### Exercícios a resolver
1. No texto sobre a ação do Governo, por que o programa de justiça social dava preferência às garantias de estabilidade e segurança econômica das classes trabalhadoras? Responda em uma a três frases.
2. Dê prosseguimento ao texto sobre a ação do Governo a partir da última frase apresentada.

### Trecho da página
● ● ● ●

A investidura na suprema direção dos negócios públicos não envolve, apenas, a obrigação de cuidar e prover as necessidades imediatas e comuns da administração. As exigências do momento histórico e as solicitações do interesse coletivo reclamam, por vezes, imperiosamente, a adoção de medidas que afetam os pressupostos e convenções do regime, os próprios quadros institucionais, os processos e métodos de governo.
Por certo, essa situação especialíssima só se caracteriza sob aspectos graves e decisivos nos períodos de profunda perturbação política, econômica e social.
A contingência de tal ordem chegámos, infelizmente, como resultante de acontecimentos conhecidos, estranhos à ação governamental, que não os provocou nem dispunha de meios adequados para evitá-los ou remover-lhes as funestas consequências.
Oriundo de um movimento revolucionário de amplitude nacional e mantido pelo poder constituinte da Nação, o Governo continuou, no período legal, a tarefa encetada de restauração econômica e financeira e, fiel às convenções do regime, procurou criar, pelo alheamento às competições partidárias, uma atmosfera de serenidade e confiança, propícia ao desenvolvimento das instituições democráticas.
Enquanto assim procedia, na esfera estritamente política, aperfeiçoava a obra de justiça social a que se votara desde o seu advento, pondo em prática um programa isento de perturbações e capaz de atender às justas reivindicações das classes trabalhadoras, de preferência as concernentes às garantias elementares de estabilidade e segurança econômica, sem as quais não pode o indivíduo tornar-se útil à coletividade e compartilhar dos benefícios da civilização.
Contrastando com as diretrizes governamentais, inspiradas sempre no sentido construtivo e propulsor das atividades gerais, os quadros políticos permaneciam adstritos aos simples processos de aliciamento eleitoral.

● ● ● ●

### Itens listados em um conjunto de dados
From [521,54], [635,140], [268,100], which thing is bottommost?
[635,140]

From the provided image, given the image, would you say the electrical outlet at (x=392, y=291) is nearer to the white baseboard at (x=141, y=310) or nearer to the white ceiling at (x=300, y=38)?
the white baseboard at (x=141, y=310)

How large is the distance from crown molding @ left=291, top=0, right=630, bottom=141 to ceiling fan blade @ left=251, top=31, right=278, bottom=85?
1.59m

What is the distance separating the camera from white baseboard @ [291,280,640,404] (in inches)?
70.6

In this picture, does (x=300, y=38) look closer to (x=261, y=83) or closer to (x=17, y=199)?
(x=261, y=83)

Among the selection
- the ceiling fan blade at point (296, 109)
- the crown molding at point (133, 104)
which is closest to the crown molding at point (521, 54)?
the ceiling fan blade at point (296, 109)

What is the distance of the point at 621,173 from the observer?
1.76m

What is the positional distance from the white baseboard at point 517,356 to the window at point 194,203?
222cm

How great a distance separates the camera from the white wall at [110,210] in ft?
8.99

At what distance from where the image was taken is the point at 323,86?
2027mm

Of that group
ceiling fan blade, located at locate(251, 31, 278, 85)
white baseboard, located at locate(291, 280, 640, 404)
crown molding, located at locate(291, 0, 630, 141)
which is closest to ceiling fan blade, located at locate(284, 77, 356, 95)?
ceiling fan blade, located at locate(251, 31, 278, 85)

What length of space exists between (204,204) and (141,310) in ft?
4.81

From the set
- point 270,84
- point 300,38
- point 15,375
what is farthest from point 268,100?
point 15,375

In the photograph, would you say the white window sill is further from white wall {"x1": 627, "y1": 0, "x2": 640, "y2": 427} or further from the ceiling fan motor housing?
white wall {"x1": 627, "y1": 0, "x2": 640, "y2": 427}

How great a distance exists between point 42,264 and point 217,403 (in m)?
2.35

● ● ● ●

### Respostas do exercício
1. Porque, segundo o texto, sem essas garantias elementares o indivíduo não pode tornar-se útil à coletividade nem compartilhar dos benefícios da civilização.

2.
Tanto os velhos partidos, como os novos em que os velhos se transformaram sob novos rótulos, nada exprimiam ideologicamente, mantendo-se à sombra de ambições pessoais ou de predomínios localistas, a serviço de grupos empenhados na partilha dos despojes e nas combinações oportunistas em torno de objetivos subalternos.
A verdadeira função dos partidos políticos, que consiste em dar expressão e reduzir a princípios de governo as aspirações e necessidades coletivas, orientando e disciplinando as correntes de opinião, essa, de há muito, não a exercem os nossos agrupamentos partidários tradicionais. O fato é sobremodo sintomático se lembrarmos que da sua atividade depende o bom funcionamento de todo sistema baseado na livre concorrência de opiniões e interesses.
Para comprovar a pobreza e desorganização da nossa vida política, nos moldes em que se vem processando, aí está o problema da sucessão presidencial, transformado em irrisória competição de grupos, obrigados a operar pelo suborno e pelas promessas demagógicas, diante do completo desinteresse e total indiferença das forças vivas da Nação. Chefes de governos locais, capitaneando desassossegos e oportunismos, transformaram-se, de um dia para outro, à revelia da vontade popular, em centros de decisão política, cada qual decretando uma candidatura, como sé a vida do país, na sua significação coletiva, fosse simples convencionalismo, destinado a legitimar as ambições do caudilhismo provinciano.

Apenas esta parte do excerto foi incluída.